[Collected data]

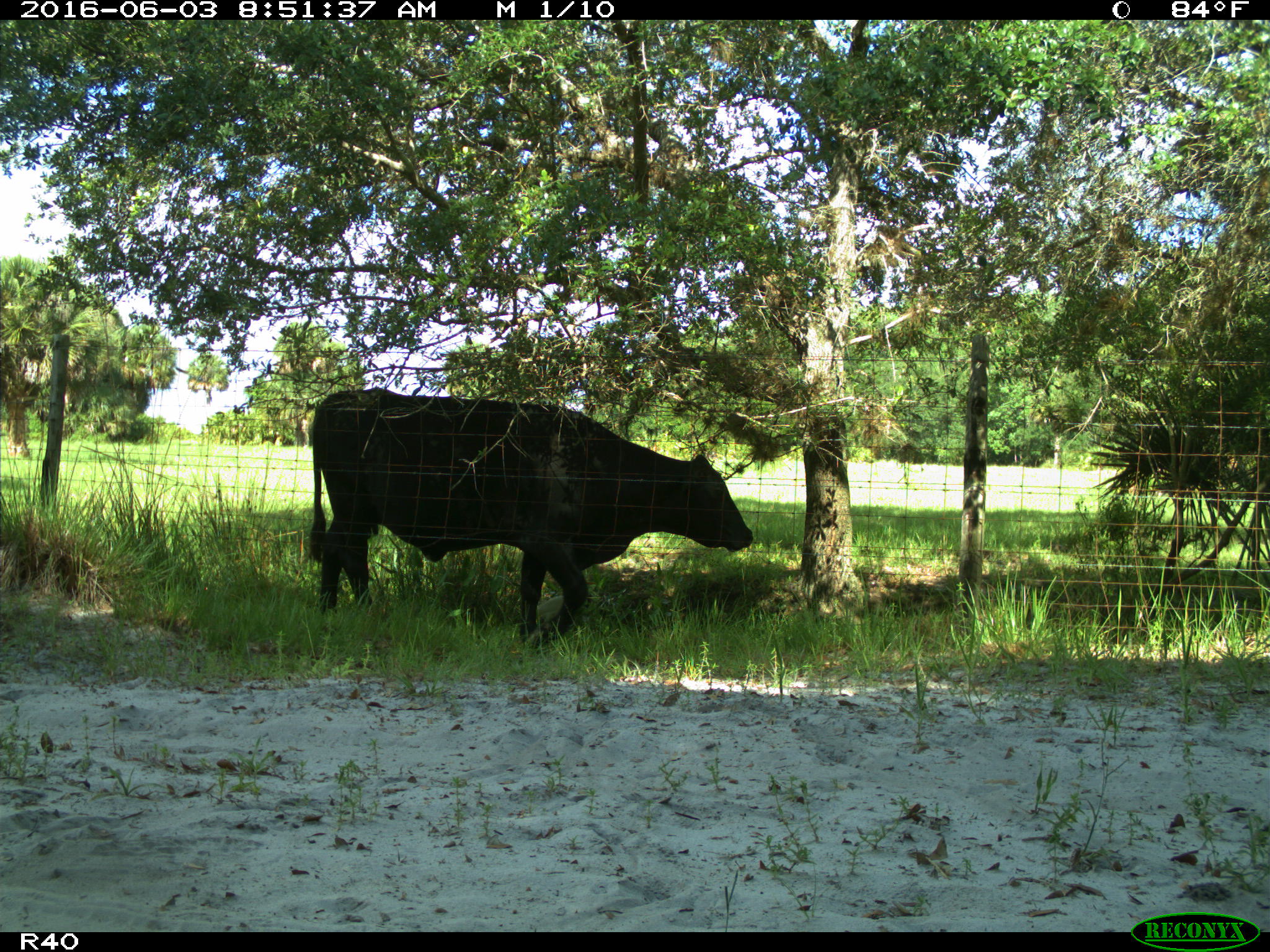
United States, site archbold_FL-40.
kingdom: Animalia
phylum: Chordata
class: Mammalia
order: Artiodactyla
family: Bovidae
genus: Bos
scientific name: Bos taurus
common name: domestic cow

Exercise instructions
Copy out every entry exactly as written, but not the pictures.

Answer to the exercise
United States, site archbold_FL-40.
kingdom: Animalia
phylum: Chordata
class: Mammalia
order: Artiodactyla
family: Bovidae
genus: Bos
scientific name: Bos taurus
common name: domestic cow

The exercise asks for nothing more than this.